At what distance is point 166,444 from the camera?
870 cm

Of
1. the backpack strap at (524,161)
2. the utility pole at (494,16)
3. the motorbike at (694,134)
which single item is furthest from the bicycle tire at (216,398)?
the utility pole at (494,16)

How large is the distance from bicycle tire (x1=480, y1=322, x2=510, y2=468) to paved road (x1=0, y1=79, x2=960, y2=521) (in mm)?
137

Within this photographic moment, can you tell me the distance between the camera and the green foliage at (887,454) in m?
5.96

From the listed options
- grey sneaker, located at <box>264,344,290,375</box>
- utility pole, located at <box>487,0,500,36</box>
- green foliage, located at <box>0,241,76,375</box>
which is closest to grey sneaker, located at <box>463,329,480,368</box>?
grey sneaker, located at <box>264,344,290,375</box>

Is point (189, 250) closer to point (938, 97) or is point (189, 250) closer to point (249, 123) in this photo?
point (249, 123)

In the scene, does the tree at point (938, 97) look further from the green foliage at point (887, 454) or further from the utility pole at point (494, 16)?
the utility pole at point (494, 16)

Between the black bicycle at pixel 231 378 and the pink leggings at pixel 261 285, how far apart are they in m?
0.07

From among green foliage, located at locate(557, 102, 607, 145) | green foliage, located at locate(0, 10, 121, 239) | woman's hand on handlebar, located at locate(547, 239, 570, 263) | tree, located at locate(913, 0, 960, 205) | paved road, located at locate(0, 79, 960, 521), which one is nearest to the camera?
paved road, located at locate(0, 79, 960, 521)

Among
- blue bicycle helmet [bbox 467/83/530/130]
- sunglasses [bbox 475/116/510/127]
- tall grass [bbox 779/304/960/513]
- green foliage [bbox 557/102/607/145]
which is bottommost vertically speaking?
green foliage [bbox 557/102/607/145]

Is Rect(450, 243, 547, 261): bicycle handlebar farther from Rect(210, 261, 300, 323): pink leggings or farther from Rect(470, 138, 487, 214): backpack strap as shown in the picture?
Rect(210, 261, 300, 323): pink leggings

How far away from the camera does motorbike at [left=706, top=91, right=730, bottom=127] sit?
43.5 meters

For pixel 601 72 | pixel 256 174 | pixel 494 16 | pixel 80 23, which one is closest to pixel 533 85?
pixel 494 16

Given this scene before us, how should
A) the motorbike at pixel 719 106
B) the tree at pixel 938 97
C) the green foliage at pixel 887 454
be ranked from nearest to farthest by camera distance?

--- --- ---

● **The task**: With both ends included, please retype exactly the lines from the line containing "Is Rect(450, 243, 547, 261): bicycle" to the final line of the data.

● **Solution to the problem**:
Is Rect(450, 243, 547, 261): bicycle handlebar farther from Rect(210, 261, 300, 323): pink leggings or farther from Rect(470, 138, 487, 214): backpack strap as shown in the picture?
Rect(210, 261, 300, 323): pink leggings

How far away from the camera does motorbike at [left=706, top=91, right=730, bottom=127] sit?
43.5 meters

For pixel 601 72 | pixel 256 174 | pixel 494 16 | pixel 80 23, which one is closest to pixel 533 85?
pixel 494 16

Given this scene before us, how should
A) the motorbike at pixel 719 106
B) the tree at pixel 938 97
C) the green foliage at pixel 887 454
be ranked from nearest to farthest by camera distance?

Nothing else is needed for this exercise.